• _PROMPT_: Can you arrange the data, from its first line up to and including the line with "4.07 meters", as a JSON list of strings, one string per line, leaving out blank lines?

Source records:
--- start ---
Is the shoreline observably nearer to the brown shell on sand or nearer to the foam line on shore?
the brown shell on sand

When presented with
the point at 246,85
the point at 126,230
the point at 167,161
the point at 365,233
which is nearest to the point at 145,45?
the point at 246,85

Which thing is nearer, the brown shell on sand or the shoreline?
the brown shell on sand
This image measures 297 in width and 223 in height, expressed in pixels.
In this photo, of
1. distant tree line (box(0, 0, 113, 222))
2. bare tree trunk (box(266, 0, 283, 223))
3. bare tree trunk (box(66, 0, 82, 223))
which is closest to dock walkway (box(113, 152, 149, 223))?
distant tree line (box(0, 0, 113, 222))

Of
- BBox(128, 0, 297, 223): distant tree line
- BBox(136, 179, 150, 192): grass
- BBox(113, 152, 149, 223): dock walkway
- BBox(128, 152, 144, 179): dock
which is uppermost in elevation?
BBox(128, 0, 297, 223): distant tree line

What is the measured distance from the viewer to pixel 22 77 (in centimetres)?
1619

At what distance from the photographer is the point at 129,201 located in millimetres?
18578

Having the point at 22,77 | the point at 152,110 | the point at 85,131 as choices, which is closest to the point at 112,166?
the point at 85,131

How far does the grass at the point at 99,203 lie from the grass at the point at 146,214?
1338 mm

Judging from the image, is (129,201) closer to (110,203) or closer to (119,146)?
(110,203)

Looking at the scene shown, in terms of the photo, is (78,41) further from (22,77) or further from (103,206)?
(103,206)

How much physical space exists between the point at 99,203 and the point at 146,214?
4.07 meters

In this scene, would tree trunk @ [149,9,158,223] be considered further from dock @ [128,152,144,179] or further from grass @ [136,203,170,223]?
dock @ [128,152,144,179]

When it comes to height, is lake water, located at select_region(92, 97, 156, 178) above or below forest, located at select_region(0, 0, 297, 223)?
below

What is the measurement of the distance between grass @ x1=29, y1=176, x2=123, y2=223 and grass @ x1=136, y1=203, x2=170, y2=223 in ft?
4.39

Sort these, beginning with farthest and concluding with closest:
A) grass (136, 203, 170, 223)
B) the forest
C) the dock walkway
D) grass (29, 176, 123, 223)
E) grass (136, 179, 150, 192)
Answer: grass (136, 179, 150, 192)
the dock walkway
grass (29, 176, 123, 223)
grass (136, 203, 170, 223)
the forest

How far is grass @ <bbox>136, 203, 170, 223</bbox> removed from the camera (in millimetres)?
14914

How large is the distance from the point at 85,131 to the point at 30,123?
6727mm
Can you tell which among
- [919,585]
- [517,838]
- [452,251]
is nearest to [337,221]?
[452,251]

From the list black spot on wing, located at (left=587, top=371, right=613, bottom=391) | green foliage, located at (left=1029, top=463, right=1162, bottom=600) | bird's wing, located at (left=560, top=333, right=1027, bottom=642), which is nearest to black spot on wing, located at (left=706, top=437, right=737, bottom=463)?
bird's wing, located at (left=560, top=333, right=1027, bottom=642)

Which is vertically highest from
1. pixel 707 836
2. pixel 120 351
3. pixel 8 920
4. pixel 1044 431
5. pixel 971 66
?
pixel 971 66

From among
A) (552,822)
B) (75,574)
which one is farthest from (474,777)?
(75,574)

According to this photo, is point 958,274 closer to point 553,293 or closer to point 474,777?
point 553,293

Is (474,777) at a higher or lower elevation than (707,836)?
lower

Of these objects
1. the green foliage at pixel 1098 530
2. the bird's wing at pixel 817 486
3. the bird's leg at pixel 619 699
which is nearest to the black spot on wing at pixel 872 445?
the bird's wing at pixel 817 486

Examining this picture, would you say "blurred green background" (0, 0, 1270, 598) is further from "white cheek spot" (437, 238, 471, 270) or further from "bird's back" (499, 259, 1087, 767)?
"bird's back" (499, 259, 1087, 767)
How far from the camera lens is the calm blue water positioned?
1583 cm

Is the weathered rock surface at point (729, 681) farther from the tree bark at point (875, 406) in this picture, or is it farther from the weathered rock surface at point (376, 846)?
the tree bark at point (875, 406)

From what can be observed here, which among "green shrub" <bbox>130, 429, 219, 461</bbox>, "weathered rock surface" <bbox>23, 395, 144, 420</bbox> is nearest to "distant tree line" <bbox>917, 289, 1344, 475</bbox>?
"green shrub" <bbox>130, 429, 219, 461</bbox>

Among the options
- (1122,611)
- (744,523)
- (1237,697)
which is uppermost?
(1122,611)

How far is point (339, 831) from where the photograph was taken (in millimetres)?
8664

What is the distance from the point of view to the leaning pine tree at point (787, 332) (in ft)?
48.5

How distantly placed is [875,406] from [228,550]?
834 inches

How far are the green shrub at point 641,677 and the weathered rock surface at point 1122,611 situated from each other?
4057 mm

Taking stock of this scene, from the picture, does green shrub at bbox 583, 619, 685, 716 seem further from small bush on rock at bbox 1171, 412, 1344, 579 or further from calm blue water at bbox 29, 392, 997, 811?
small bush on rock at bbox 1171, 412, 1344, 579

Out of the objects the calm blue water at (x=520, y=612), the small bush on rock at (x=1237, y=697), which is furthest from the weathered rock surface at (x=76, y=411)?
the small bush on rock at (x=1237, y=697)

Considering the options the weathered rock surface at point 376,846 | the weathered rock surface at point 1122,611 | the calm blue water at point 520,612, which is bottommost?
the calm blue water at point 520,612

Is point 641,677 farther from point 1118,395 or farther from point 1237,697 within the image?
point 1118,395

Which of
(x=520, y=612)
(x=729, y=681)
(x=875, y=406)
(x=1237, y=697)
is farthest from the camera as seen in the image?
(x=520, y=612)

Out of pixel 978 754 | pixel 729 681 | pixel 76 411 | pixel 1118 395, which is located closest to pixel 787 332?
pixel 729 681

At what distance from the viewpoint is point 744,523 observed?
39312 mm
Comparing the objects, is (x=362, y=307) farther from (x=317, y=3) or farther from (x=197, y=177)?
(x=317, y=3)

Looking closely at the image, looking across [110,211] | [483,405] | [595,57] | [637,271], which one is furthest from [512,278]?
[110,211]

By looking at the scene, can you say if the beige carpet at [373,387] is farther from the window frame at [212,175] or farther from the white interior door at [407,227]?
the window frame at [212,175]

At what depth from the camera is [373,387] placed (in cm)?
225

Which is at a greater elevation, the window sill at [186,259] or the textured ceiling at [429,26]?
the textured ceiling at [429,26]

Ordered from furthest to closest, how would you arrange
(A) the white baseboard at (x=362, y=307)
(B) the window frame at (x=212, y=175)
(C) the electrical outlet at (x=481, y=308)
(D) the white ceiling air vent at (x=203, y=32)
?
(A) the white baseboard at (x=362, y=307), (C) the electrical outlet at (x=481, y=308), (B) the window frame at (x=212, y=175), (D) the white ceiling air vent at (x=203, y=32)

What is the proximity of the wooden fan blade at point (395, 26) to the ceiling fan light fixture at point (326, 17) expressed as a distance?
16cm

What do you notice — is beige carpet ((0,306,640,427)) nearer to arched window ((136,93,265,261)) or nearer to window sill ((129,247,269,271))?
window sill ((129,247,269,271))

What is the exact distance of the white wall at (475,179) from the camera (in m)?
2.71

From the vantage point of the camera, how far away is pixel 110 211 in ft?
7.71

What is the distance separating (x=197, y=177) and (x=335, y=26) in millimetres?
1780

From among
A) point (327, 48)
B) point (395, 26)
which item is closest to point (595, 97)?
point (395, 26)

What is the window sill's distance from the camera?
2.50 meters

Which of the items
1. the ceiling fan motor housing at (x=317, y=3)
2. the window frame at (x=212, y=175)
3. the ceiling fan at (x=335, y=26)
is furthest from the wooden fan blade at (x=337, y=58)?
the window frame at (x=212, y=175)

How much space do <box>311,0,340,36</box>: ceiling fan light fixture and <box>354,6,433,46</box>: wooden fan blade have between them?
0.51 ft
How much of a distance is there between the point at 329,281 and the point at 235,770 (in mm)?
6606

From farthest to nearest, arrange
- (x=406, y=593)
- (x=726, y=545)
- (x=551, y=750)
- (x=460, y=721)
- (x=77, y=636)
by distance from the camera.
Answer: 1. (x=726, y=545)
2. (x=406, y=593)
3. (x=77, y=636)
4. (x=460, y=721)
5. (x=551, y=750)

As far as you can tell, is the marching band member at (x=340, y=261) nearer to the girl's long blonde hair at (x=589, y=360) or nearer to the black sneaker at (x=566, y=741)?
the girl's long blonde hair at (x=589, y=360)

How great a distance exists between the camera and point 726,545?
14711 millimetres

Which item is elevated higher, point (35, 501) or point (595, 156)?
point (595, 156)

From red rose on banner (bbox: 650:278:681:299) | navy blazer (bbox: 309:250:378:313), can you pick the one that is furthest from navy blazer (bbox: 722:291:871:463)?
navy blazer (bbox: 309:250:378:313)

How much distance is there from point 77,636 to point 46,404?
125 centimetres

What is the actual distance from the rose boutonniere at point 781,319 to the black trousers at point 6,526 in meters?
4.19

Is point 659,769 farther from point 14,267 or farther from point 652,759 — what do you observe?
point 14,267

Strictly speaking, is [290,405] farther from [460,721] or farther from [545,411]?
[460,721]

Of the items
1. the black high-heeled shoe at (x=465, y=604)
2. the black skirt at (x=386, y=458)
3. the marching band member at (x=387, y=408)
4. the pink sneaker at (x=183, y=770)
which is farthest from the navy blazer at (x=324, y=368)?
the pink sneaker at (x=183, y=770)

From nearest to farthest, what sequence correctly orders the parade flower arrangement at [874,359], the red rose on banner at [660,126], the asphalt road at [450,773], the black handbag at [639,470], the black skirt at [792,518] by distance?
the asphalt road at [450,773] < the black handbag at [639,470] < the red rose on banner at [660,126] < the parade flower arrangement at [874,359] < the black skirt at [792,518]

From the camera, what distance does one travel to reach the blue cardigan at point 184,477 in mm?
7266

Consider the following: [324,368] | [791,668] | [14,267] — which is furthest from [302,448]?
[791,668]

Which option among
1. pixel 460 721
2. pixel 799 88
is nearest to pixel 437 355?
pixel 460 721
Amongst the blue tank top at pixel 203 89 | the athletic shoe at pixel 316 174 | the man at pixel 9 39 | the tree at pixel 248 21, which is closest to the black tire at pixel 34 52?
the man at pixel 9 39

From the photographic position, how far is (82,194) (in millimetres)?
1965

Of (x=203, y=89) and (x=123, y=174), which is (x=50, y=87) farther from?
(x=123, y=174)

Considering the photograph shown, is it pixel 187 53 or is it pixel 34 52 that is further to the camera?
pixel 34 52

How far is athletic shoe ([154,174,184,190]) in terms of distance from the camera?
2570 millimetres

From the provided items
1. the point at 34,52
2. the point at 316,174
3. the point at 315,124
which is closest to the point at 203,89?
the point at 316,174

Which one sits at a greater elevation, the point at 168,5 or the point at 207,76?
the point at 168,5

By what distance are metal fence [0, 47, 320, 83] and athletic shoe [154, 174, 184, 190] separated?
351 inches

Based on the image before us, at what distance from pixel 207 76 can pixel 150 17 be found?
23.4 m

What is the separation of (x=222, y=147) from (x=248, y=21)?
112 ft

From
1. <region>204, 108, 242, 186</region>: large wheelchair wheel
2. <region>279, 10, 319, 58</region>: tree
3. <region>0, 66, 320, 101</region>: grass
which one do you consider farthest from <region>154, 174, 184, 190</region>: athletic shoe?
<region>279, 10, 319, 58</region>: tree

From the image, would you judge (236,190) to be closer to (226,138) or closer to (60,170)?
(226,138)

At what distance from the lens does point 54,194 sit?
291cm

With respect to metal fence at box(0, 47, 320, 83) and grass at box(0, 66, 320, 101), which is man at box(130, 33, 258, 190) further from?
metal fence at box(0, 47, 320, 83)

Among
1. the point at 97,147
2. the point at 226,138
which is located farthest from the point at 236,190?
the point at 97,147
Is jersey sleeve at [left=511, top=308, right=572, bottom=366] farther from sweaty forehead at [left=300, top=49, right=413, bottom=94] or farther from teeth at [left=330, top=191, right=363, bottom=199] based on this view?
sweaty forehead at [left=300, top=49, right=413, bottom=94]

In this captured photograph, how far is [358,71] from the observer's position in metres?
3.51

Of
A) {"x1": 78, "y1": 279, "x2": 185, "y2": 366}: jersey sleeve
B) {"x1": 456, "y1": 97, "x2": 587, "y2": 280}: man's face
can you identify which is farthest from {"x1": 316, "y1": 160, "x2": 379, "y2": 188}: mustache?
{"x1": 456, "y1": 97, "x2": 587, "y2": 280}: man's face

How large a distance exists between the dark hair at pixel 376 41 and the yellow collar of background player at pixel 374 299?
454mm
--- end ---
• _FULL OUTPUT_:
[
  "Is the shoreline observably nearer to the brown shell on sand or nearer to the foam line on shore?",
  "the brown shell on sand",
  "When presented with",
  "the point at 246,85",
  "the point at 126,230",
  "the point at 167,161",
  "the point at 365,233",
  "which is nearest to the point at 145,45?",
  "the point at 246,85",
  "Which thing is nearer, the brown shell on sand or the shoreline?",
  "the brown shell on sand",
  "This image measures 297 in width and 223 in height, expressed in pixels.",
  "In this photo, of",
  "1. distant tree line (box(0, 0, 113, 222))",
  "2. bare tree trunk (box(266, 0, 283, 223))",
  "3. bare tree trunk (box(66, 0, 82, 223))",
  "which is closest to dock walkway (box(113, 152, 149, 223))?",
  "distant tree line (box(0, 0, 113, 222))",
  "Of",
  "- BBox(128, 0, 297, 223): distant tree line",
  "- BBox(136, 179, 150, 192): grass",
  "- BBox(113, 152, 149, 223): dock walkway",
  "- BBox(128, 152, 144, 179): dock",
  "which is uppermost in elevation?",
  "BBox(128, 0, 297, 223): distant tree line",
  "What is the measured distance from the viewer to pixel 22 77 (in centimetres)?",
  "1619",
  "At what distance from the photographer is the point at 129,201 located in millimetres?",
  "18578",
  "Having the point at 22,77 | the point at 152,110 | the point at 85,131 as choices, which is closest to the point at 112,166?",
  "the point at 85,131",
  "How far does the grass at the point at 99,203 lie from the grass at the point at 146,214?",
  "1338 mm",
  "Judging from the image, is (129,201) closer to (110,203) or closer to (119,146)?",
  "(110,203)",
  "Looking at the scene shown, in terms of the photo, is (78,41) further from (22,77) or further from (103,206)?",
  "(103,206)",
  "How much physical space exists between the point at 99,203 and the point at 146,214?",
  "4.07 meters"
]